Okuma parçası ▸
Toplumsal sınıflar arasındaki uçurumun derinleştiği, temel hak ve özgürlüklerin kullanılamaz hale getirildiği, ekonomik ve demokratik kazanımların tırpanlandığı uygulamaları yaşıyoruz. Uygulanan ekonomik politikalar emekçileri ekmeğe muhtaç hale getirdi. Açlık sınırı 24 bin 425, yoksulluk sınırı 65 bin 901 liraya dayandı. Türk lirası sürekli değer kaybına uğruyor, yüksek enflasyonun ateşi inmiyor. Açıklanan ekonomik büyüme rakamları kimseyi yanıltmasın çünkü tek yanlı bir büyüme bu. Emekçi sınıflar daha da yoksullaşırken, fabrikatörler ve finans tekelleri kâr rekorları kırıyor. Ekonomik veriler işçilerin giderek yoksullaştığını, patronların ise kârlarına kâr kattıklarını söylüyor. Tekeller kârını yüzde 10'a katlarken birini dahi işçilerle bölüşmekten kaçıyor.

İstenen iş 1 ▸
Emekçilerin yoksullaşmasını anlatan okuma parçasına göre aşağıdaki soruları yanıtlayın.
(a) Açlık sınırı kaç liraya dayandı?
(b) Türk lirası hakkında ne söyleniyor?
(c) Emekçi sınıflar yoksullaşırken kimler kâr rekorları kırıyor?
İstenen iş 2 ▸
Emekçilerin yoksullaşmasını anlatan okuma parçasını, son cümlesinin ardından aynı üslupla sürdürün.

Kayıtlı veriler ▸
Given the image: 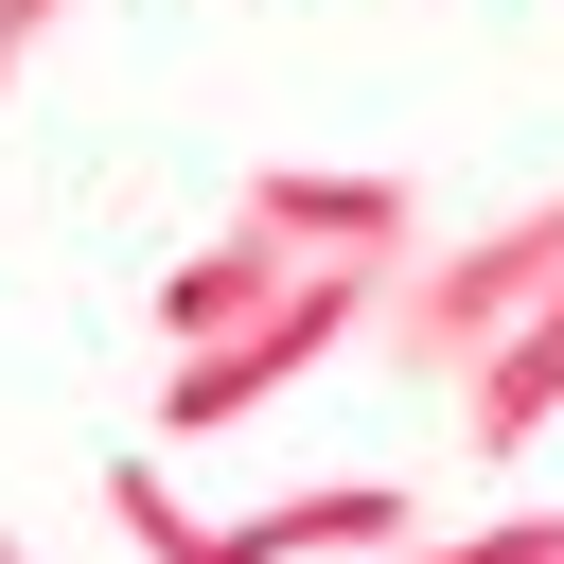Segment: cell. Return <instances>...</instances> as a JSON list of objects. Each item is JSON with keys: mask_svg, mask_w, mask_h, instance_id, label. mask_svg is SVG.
Listing matches in <instances>:
<instances>
[{"mask_svg": "<svg viewBox=\"0 0 564 564\" xmlns=\"http://www.w3.org/2000/svg\"><path fill=\"white\" fill-rule=\"evenodd\" d=\"M229 546H247V564H388V546H423V511H405L388 476H317V494L229 511Z\"/></svg>", "mask_w": 564, "mask_h": 564, "instance_id": "277c9868", "label": "cell"}, {"mask_svg": "<svg viewBox=\"0 0 564 564\" xmlns=\"http://www.w3.org/2000/svg\"><path fill=\"white\" fill-rule=\"evenodd\" d=\"M370 300H388V264H300L264 317H229V335L159 352V441H229V423H264L300 370H335V352L370 335Z\"/></svg>", "mask_w": 564, "mask_h": 564, "instance_id": "7a4b0ae2", "label": "cell"}, {"mask_svg": "<svg viewBox=\"0 0 564 564\" xmlns=\"http://www.w3.org/2000/svg\"><path fill=\"white\" fill-rule=\"evenodd\" d=\"M229 212H247L282 264H405V247H423V194H405V176H300V159H264Z\"/></svg>", "mask_w": 564, "mask_h": 564, "instance_id": "3957f363", "label": "cell"}, {"mask_svg": "<svg viewBox=\"0 0 564 564\" xmlns=\"http://www.w3.org/2000/svg\"><path fill=\"white\" fill-rule=\"evenodd\" d=\"M53 35H70V0H0V88H18V70L53 53Z\"/></svg>", "mask_w": 564, "mask_h": 564, "instance_id": "ba28073f", "label": "cell"}, {"mask_svg": "<svg viewBox=\"0 0 564 564\" xmlns=\"http://www.w3.org/2000/svg\"><path fill=\"white\" fill-rule=\"evenodd\" d=\"M546 282H564V194H529V212H494V229L405 247V264H388V300H370V352H388V370H423V388H458V370H476Z\"/></svg>", "mask_w": 564, "mask_h": 564, "instance_id": "6da1fadb", "label": "cell"}, {"mask_svg": "<svg viewBox=\"0 0 564 564\" xmlns=\"http://www.w3.org/2000/svg\"><path fill=\"white\" fill-rule=\"evenodd\" d=\"M546 423H564V282H546V300L458 370V441H476V458H529Z\"/></svg>", "mask_w": 564, "mask_h": 564, "instance_id": "5b68a950", "label": "cell"}, {"mask_svg": "<svg viewBox=\"0 0 564 564\" xmlns=\"http://www.w3.org/2000/svg\"><path fill=\"white\" fill-rule=\"evenodd\" d=\"M423 564H564V511H476V529H441Z\"/></svg>", "mask_w": 564, "mask_h": 564, "instance_id": "52a82bcc", "label": "cell"}, {"mask_svg": "<svg viewBox=\"0 0 564 564\" xmlns=\"http://www.w3.org/2000/svg\"><path fill=\"white\" fill-rule=\"evenodd\" d=\"M282 282H300V264H282V247H264V229L229 212L212 247H176V264H159V352H194V335H229V317H264Z\"/></svg>", "mask_w": 564, "mask_h": 564, "instance_id": "8992f818", "label": "cell"}, {"mask_svg": "<svg viewBox=\"0 0 564 564\" xmlns=\"http://www.w3.org/2000/svg\"><path fill=\"white\" fill-rule=\"evenodd\" d=\"M0 564H35V546H18V529H0Z\"/></svg>", "mask_w": 564, "mask_h": 564, "instance_id": "9c48e42d", "label": "cell"}]
</instances>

Doğru yanıt 1 ▸
(a) 24 bin 425 liraya.
(b) Sürekli değer kaybına uğruyor.
(c) Fabrikatörler ve finans tekelleri.

Doğru yanıt 2 ▸
Ayrıca yüksek enflasyon karşısında işçilerin, kamu emekçilerinin, emeklilerin ücretleri yerinde saymıyor, sürekli değer kaybediyor. Sermaye ve iktidarı yağma, kâr ve rant düzenini rahatlıkla sürdürebilmek için sürekli yeni saldırı politikaları hazırlıyor. 2024 bütçesi Orta Vadeli Program ve 12'nci Kalkınma Planında işçi sınıfı ve emekçiler için yine yoksulluk, yine işsizlik ve ağır sömürü var. Halkın cebinden hortumladığı her kuruşu büyük sermayeye aktaran siyasi iktidar emeklilere ve emekçiye gelince ‘kasada para yok', ‘sabredin', ‘enflasyon gerileyince sıra size gelecek', ‘ne verirsek verelim zaten eriyor' demeye devam ediyor. Hakları daraltılan, örgütlenme hakkını zorlaştıran, kıdem tazminatına göz koyan, grev ve TİS ile Kamu Personel Rejimi yasalarında patronların yararına değişiklikler yapmakta olan iktidar, alın terinin karşılığını isteyen, yasal haklarını kullanmak isteyen emekçilere polis ve asker şiddeti uygulamaktan çekinmiyor. Yüksek zamlar, enflasyon, geçinemeyecek kadar düşük ücret kader değildir. Yoksulluk sermaye yanlısı politikaların kaçınılmaz sonucudur. Sorumlusu da kapitalizm ve iktidardır. Artık yeter.
“HALK YEREL SEÇİMLERDE İKTİDARA DUR DEDİ”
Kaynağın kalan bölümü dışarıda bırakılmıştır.